Ein Tabu der patriarchalen Gesellschaft
Aus der minutiösen Recherche in den Beständen der Heiligen Kongregation, die im Nationalarchiv Torre do Tombo in Lissabon aufbewahrt sind, entstand ein Pionierwerk der lateinamerikanischen Anthropologie, das ein 500-jähriges Schweigen über ein Tabu der patriarchalen Gesellschaft beendete: die Freiheit der Liebe zwischen Menschen des gleichen Geschlechts im präkolumbischen Amerika. Jedenfalls brachte es die Behauptung zu Fall, homosexuelles Handeln sei in der Neuen Welt erst mit den Kolonisatoren an Land gegangen. Und es macht deutlich, wie koloniale Zusammenhänge in Repression gegen nichtbinäre Sexualbeziehungen zwischen einheimischer Bevölkerung und Kolonist*innen mündeten, die noch heute in homophobem Verhalten ihren Ausdruck findet.„Homophobie ist ein Ergebnis von Machismo und Sklaverei.“
Luiz Mott
Machismo und extreme Gewalt
Innerhalb der in der Neuen Welt installierten Gesellschaft, so Mott, stellten die Inhaber der Macht – weiße heterosexuelle Männer – lediglich zehn bis 20 Prozent der Bevölkerung. Um die Masse an Schwarzen, Indigenen und als Kolonist*innen eingewanderten Männer und Frauen zu kontrollieren, schreckten die Kolonisatoren nicht vor extremer Gewalt zurück und setzten eisern die Gesetze der katholischen Könige der Iberischen Halbinsel durch, die sich auf Angst, Unterdrückung des Individuellen, Zwang und Tod gründeten.Homosexualität wurde von der Krone als Majestätsbeleidigung und von der Kirche als abscheuliche, mithin unaussprechliche Sünde betrachtet.
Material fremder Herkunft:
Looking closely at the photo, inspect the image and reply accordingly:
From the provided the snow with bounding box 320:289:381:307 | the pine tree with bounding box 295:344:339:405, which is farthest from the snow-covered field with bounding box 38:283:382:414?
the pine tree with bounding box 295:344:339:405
Die Tribunale der Inquisition setzten sich an die Spitze der Verfolgung von Sodomist*innen. „Einer Schwarzen oder Indigenen Person intim zugetan zu sein“, war daher, so Mott, „ein Bruch des von der Kolonisierung verlangten gesellschaftlichen Abstandsgebots. Die koloniale Ideologie implizierte Eroberung und führte zu einem machistischen Verhalten, das im spanischen und portugiesischen Amerika noch brutaler war als auf der Iberischen Halbinsel zur Zeit der Entdeckungen. Homophobie ist ein Ergebnis von Machismo und Sklaverei.“
„Sogar der Präsident erklärt öffentlich: ‚Mir wäre lieber, mein Sohn wäre tot, als dass er schwul wäre.‘ Ein diskriminierender Satz, den wir seit Jahrhunderten von Nord bis Süd in Brasilien hören.“
Luiz Mott
Homoaffektivität in Lateinamerika


Hassrede
Ein neuer Blick auf die Geschichte Brasiliens macht deutlich, dass es bis zum Vorabend der Unabhängigkeit dauerte, bis Homosexualität mit dem Ende der Inquisition im Jahr 1821 kein Verbrechen mehr war. „Es war der erste Schritt auf dem Weg zu Bürger*innenrechten für Homosexuelle“, sagt Mott. Die Verfolgung nahm allerdings auch unter der neuen rechtlichen Situation nicht ab. Im Gegenteil. Trotz wichtiger zivilgesellschaftlicher Errungenschaften wie der Strafbarkeit von Transphobie, der Ehe für alle, der Anerkennung des selbst gewählten Namens und dem Recht auf Geschlechtsangleichung steht Brasilien weltweit immer noch an der Spitze der Länder mit den meisten Morden und Suiziden an und innerhalb der queeren Community.